■ TASK REQUIREMENTS
Output only the lines that run from the one with "order: Artiodactyla" to the final line of the material, exactly as they are written.

■ LISTED ENTRIES
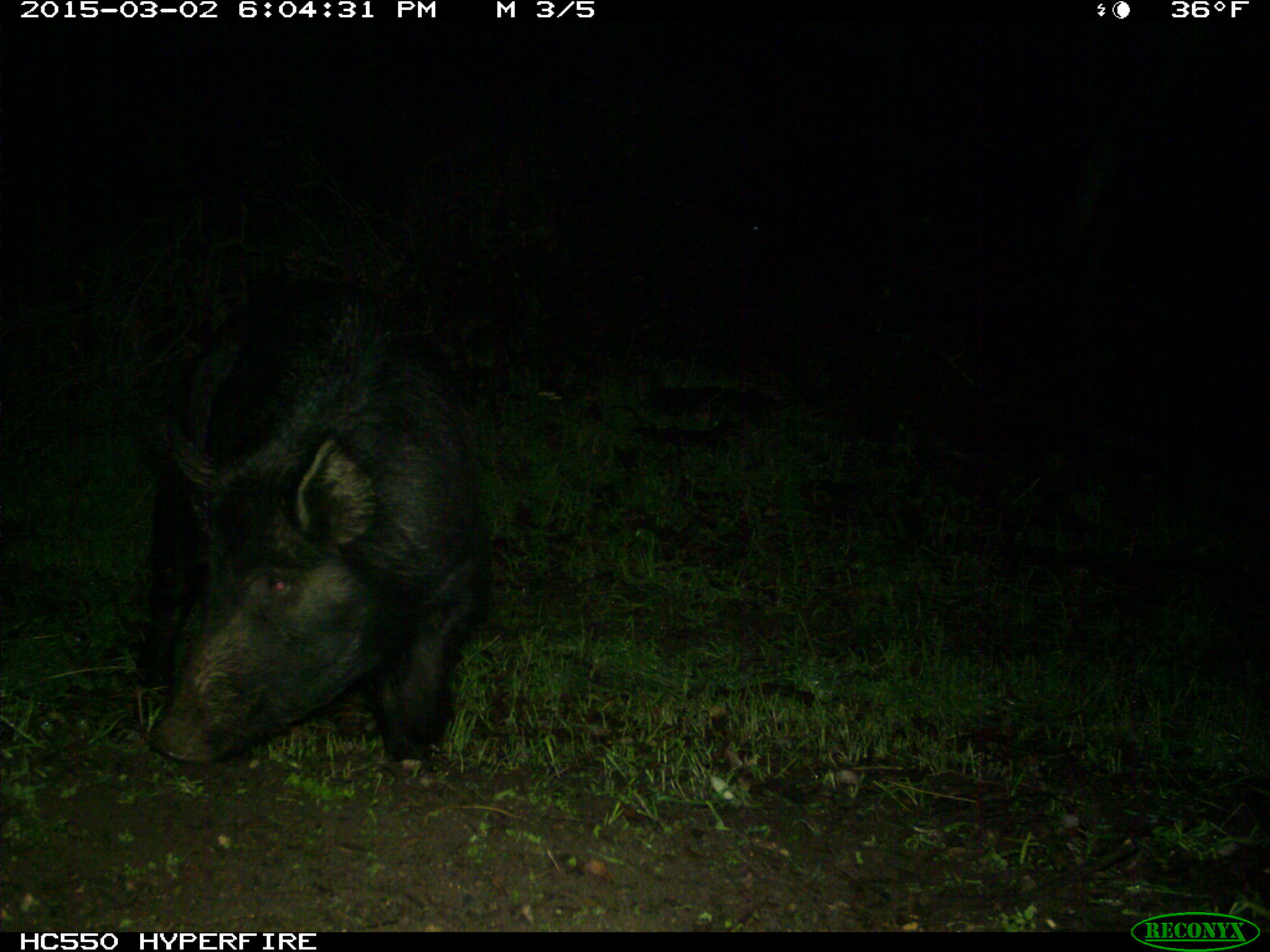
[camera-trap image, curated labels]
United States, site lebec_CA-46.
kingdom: Animalia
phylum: Chordata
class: Mammalia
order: Artiodactyla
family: Suidae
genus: Sus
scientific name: Sus scrofa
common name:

■ REPLY
order: Artiodactyla
family: Suidae
genus: Sus
scientific name: Sus scrofa
common name:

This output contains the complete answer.